Services can be dependent upon other services or drivers, which can be dependent upon others, and so on. The system can establish these types of dependencies:
A specific dependency is simply the name of a necessary service. By default, the system generates explicit names for all dependent services discovered during bindings generation. Specific dependencies are marked in the Registry as a value of the Use entry under the component's NetRules subkey.
For example, assume the Workstation service is dependent upon NBF. NBF is connected to two adapter cards and so is dependent upon their drivers. The system will mark NBF as dependent upon the two network card drivers and will mark the Workstation service as dependent upon the network card drivers and NBF.
It often happens that a service should be loaded if any member of a set of dependencies successfully loads. In the previous example, the Workstation service would fail to load if either of the network card drivers failed to initialize.
Groups are used to support this approach. Any service (driver, transport, or whatever) can identify itself as being a member of a service group. All Windows NT network card drivers, for example, are treated as members of the group NDIS.
Group dependencies are marked in the Registry as a value of the Use entry under the component's NetRules subkey. Groups are symbolic names listed in the CurrentControlSet\Control\GroupOrderList subkey.

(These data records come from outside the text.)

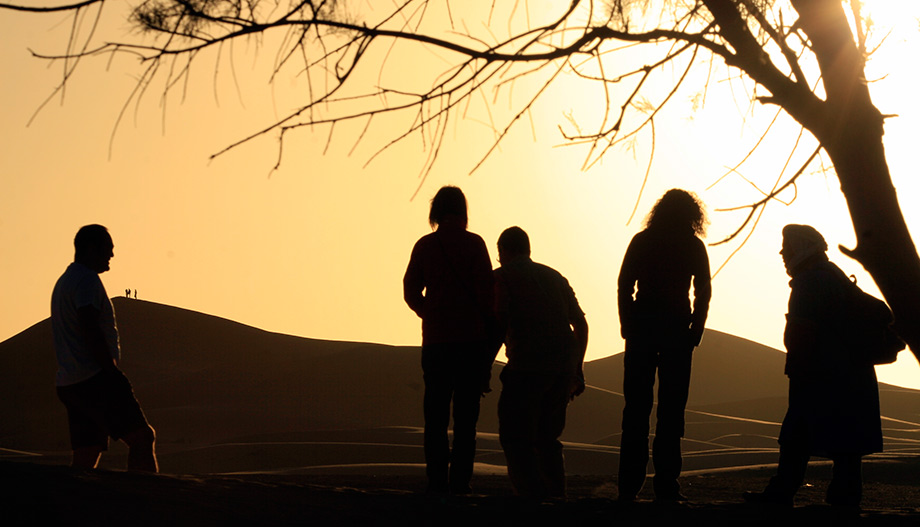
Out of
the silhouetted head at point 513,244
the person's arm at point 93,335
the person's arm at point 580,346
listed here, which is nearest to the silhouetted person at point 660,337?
the person's arm at point 580,346

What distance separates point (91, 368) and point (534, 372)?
2.48m

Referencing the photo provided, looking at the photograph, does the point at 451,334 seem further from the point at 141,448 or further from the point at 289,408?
the point at 289,408

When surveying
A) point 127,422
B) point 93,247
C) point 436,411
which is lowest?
point 127,422

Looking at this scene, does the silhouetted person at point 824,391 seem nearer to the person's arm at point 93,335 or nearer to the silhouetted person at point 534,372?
the silhouetted person at point 534,372

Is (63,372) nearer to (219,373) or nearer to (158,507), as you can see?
(158,507)

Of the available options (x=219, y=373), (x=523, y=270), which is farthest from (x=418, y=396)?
(x=523, y=270)

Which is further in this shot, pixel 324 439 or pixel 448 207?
pixel 324 439

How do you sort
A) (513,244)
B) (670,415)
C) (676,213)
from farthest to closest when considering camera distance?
(513,244) < (676,213) < (670,415)

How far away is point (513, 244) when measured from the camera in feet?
21.5

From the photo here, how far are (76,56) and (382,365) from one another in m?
22.4

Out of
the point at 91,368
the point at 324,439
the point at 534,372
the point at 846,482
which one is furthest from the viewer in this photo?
the point at 324,439

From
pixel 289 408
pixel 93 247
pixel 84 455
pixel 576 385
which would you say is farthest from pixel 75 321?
pixel 289 408

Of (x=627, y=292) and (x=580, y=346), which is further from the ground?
(x=627, y=292)

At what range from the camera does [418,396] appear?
2372cm
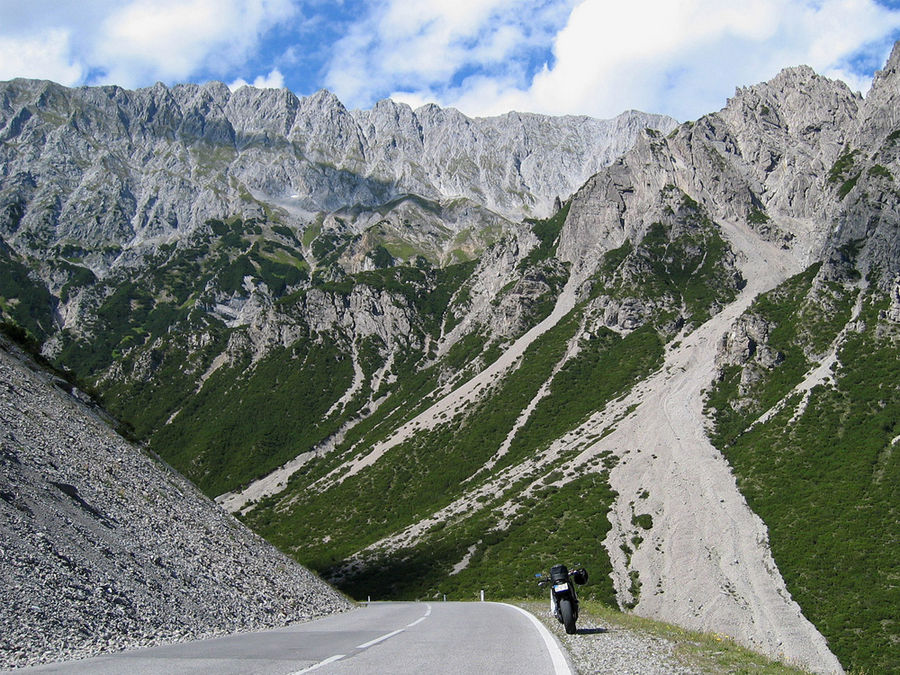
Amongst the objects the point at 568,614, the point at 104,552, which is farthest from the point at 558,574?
the point at 104,552

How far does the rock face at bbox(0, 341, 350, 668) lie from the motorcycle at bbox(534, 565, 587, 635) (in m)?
11.1

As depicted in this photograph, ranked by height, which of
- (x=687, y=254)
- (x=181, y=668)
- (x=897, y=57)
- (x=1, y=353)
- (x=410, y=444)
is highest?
(x=897, y=57)

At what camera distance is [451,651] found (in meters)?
12.8

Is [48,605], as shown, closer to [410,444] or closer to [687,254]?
[410,444]

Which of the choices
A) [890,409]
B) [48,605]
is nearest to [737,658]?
[48,605]

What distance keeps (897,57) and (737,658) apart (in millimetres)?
235045

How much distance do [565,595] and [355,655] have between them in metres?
8.17

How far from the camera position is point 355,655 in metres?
12.0

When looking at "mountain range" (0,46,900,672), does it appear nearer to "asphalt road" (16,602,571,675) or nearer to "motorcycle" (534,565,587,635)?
"motorcycle" (534,565,587,635)

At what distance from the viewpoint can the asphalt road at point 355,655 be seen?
408 inches

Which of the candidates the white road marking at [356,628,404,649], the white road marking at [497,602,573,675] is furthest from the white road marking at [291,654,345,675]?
the white road marking at [497,602,573,675]

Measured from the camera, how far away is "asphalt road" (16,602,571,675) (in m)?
10.4

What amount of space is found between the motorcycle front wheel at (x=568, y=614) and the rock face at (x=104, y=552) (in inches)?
441

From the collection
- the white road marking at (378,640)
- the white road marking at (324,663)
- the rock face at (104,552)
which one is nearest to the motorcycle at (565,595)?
the white road marking at (378,640)
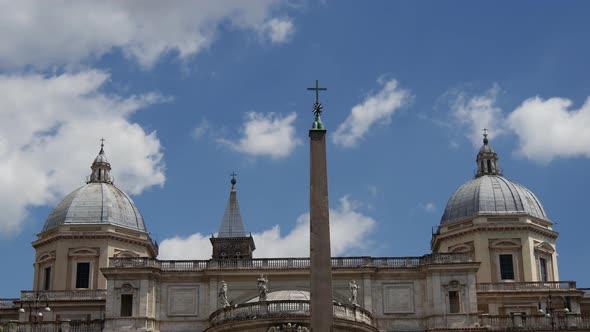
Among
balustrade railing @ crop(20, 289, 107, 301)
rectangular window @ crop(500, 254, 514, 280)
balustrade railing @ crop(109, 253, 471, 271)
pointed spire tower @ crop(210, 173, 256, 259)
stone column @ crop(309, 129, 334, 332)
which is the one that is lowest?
stone column @ crop(309, 129, 334, 332)

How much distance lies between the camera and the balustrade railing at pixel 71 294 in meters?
72.9

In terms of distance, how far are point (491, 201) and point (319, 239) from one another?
4751 cm

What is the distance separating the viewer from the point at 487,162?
81.8 metres

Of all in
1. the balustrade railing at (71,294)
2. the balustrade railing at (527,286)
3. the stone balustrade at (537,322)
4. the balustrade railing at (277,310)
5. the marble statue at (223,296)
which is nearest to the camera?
the balustrade railing at (277,310)

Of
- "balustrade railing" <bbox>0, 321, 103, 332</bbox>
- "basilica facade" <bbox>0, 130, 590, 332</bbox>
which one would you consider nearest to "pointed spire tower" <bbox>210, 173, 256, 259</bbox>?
"basilica facade" <bbox>0, 130, 590, 332</bbox>

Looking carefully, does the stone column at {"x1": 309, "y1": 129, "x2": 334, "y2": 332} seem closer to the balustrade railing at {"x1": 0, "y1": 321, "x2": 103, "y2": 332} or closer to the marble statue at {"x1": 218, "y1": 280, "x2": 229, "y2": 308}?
the marble statue at {"x1": 218, "y1": 280, "x2": 229, "y2": 308}

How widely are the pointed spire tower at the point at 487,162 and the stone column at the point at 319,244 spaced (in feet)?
165

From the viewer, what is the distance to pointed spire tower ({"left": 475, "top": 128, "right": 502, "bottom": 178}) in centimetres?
8169

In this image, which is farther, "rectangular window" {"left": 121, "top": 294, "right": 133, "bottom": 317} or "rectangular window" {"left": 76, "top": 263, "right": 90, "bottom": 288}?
"rectangular window" {"left": 76, "top": 263, "right": 90, "bottom": 288}

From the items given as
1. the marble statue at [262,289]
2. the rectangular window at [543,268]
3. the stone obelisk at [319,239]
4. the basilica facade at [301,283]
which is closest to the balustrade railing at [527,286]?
the basilica facade at [301,283]

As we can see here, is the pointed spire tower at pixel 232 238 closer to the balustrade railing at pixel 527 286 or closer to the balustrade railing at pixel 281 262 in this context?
the balustrade railing at pixel 281 262

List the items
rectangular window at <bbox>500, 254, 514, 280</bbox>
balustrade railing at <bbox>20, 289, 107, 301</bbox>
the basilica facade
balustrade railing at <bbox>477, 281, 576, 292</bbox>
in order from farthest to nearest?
rectangular window at <bbox>500, 254, 514, 280</bbox> < balustrade railing at <bbox>20, 289, 107, 301</bbox> < balustrade railing at <bbox>477, 281, 576, 292</bbox> < the basilica facade

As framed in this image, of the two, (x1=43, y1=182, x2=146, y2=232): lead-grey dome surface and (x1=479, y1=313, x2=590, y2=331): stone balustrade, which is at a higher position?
(x1=43, y1=182, x2=146, y2=232): lead-grey dome surface

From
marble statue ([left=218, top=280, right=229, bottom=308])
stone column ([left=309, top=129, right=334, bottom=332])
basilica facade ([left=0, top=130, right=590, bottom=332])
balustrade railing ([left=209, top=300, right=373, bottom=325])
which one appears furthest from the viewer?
basilica facade ([left=0, top=130, right=590, bottom=332])
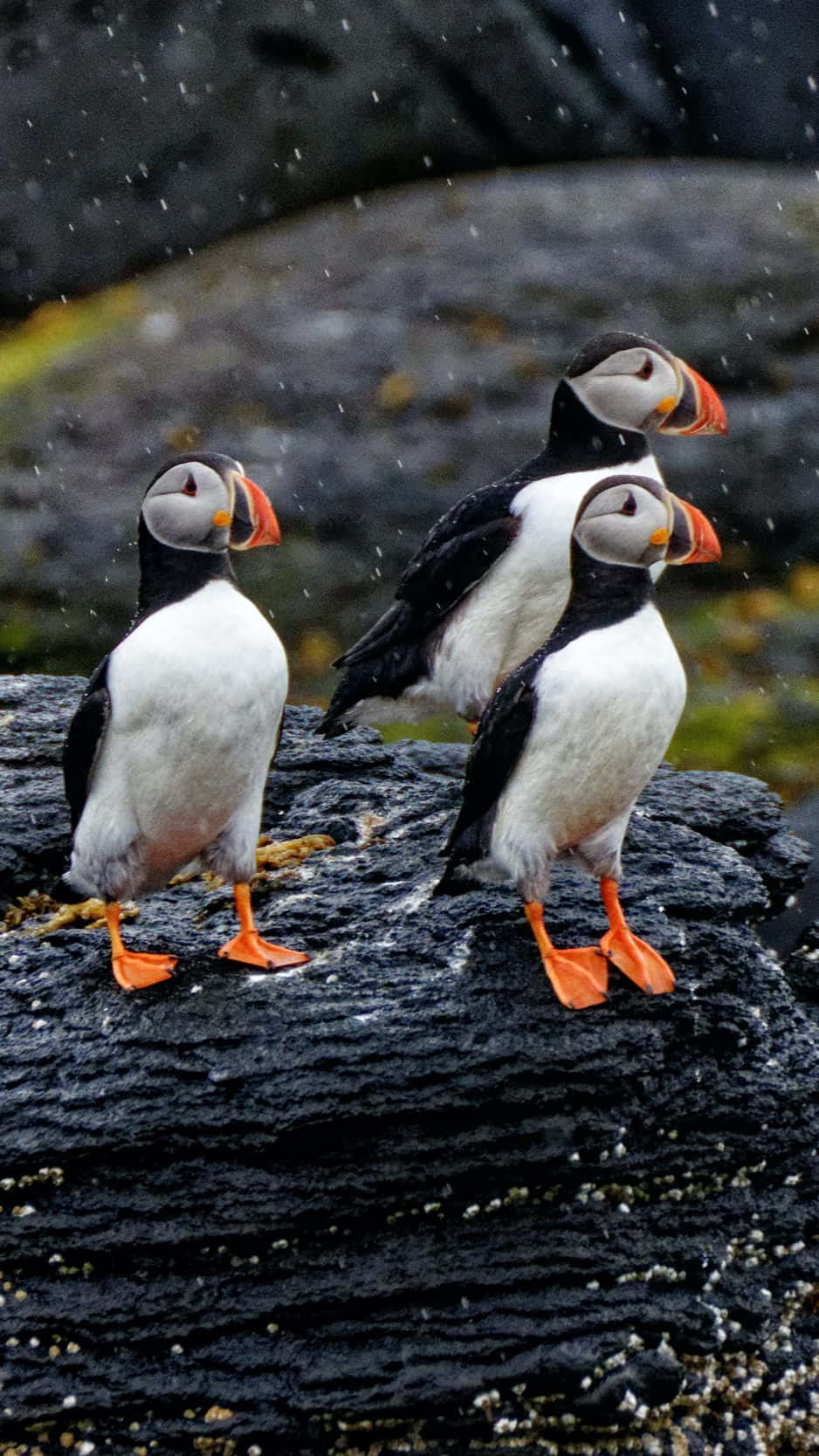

A static dependency is a required service in all circumstances and is unrelated to how the system otherwise determines bindings.
When the system computes dependencies, it discards any previously listed dependencies. To guarantee that a service is always configured to be dependent upon another service, the value entry OtherDependencies can be created under the component's Linkage subkey. OtherDependencies is a REG_MULTI_SZ value, so it can contain the names of as many services as needed.